Later, some friends were able to find her grave and claim her body. A committee was organized in Puerto Rico, to have her remains transferred to the island-nation. Julia’s remains arrived on September 6, 1953, and she was given a hero’s burial at the Municipal Cemetery of Carolina. A monument was later built at her burial site by the City of Carolina, Puerto Rico. She was and still is Puerto Rico’s poet laureate.

Dylcia reads Julia in a scene from MACHETERO by vagabond ©
Dylcia reads Julia in a scene from MACHETERO by vagabond ©

There’s a very important scene in my film MACHETERO where Dylcia Pagan who plays the part of the Mentor in the film (Dylcia is a former Puerto Rican Political Prisoner and Prisoner of War and a current Puerto Rican National Heroine) reads a poem by Julia De Burgos. In the scene a group of children come running up to Dylcia with a book of Julia’s poems asking her to read something to them… The poem she chooses is Amaneceres (Dawnings). It’s a pivotal scene in the film because the lead character Pedro Taino (played by Not4Prophet of the Puerto Rican Punk band RICANSTRUCTION and Hip-Hop group X-Vandals) writes a manual on how to be a Machetero called The Anti-manifesto. The Anti-manifesto is a series of poetic writings that are featured throughout the film.
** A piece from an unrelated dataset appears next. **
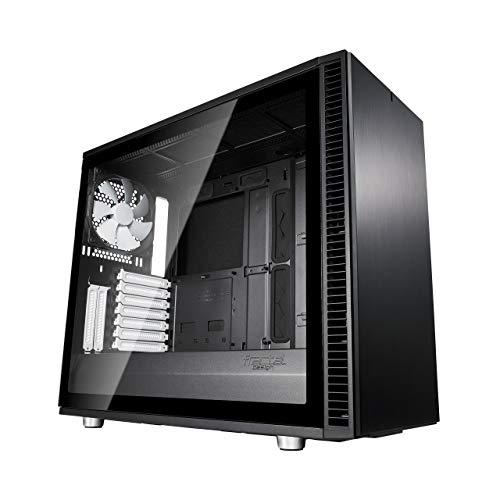 Fractal Design Define S2 Black, Tempered Glass, PC Gehäuse (Midi Tower mit Seitenteil aus gehärtetem Glas) Case Modding für (High End) Gaming PC, schwarz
The poetry reading scene takes place in the final third of the film and helps to illuminate how this character Pedro Taino who doesn’t even have a High School Diploma can write so well.

This poetry reading scene is presented within the overall film to be a kind of dreamlike flashback to Pedro’s childhood. The idea is that one of the children in the group that Dylcia (the Mentor) is reading to, is Pedro. The poem itself is about transformation. The transformation of self and society which is what the film is also about. Pedro Taino transforms himself from victim of colonialism to combatant to colonialism. The Young Rebel (played by Kelvin Fernandez) transforms himself from victim of colonialism to combatant against colonialism. Both of these characters are transforming themselves and in doing so are transforming society as well.

Before we left for Puerto Rico Not4Prophet came up with the idea for this poetry reading scene. He felt that it would give an understanding as to how the Pedro Taino character was encouraged to educate himself. It also gave Pedro’s character an appreciation of poetry and writing that would not otherwise be expected in him and this gave his character an added layer to his dimensionality. While we were in Puerto Rico we didn’t know exactly how we were going to portray this scene, (we improvised a lot on this film). We knew how the other crucial scene with Dylcia would play out but we didn’t know how the poetry scene would develop.

Yasmin Hernandez (Yaz) a talented Puerto Rican painter came with us to Puerto Rico to help with the shoot. Yaz is a good friend of mine and had been following MACHETERO’s development as we were in the process of creating the film. She was reading a compilation of Julia De Burgos poems called Songs Of The Simple Truth and she came across the poem Amanecers (Dawnings). It was a truly perfect fit.

When we shot the scene the next day i used my nephew and niece who also came down with us to Puerto Rico but more to enjoy the beauty of the island than to work on the film. However when i asked them if they wanted to do it they were excited and we improvised the scene as we shot it…

Another part of this scene that’s important to highlight comes from the old African adage that it takes a village to raise a child. Dylcia’s role to these children is deliberately kept ambiguous. She is mother, aunt, grandmother, neighbor, teacher to these children. Even her role in the credit is referred to as The Mentor, because a mentor can be a mother, aunt, grandmother, neighbor or teacher. In the African tradition these roles may be interchangeable to a child living within the community but the one constant that remains is the mentorship. In the other scene that Dylcia is in she’s imparting the history of colonialism in Puerto Rico (unfortunately this history is not exclusive to Puerto Rico but extends to Haiti, Jamaica, Cuba, Dominican Republic, etc…) and she does this using the oral tradition which is also an African trait. The reading of Julia De Burgos and the reading of this poem to the children combined with Dylcia’s other scene in the film come together to create a portrait of a woman who is creating warriors for freedom. It’s a scene that puts the struggle for our freedom (Puerto Rico and beyond…) into a multi-generational light.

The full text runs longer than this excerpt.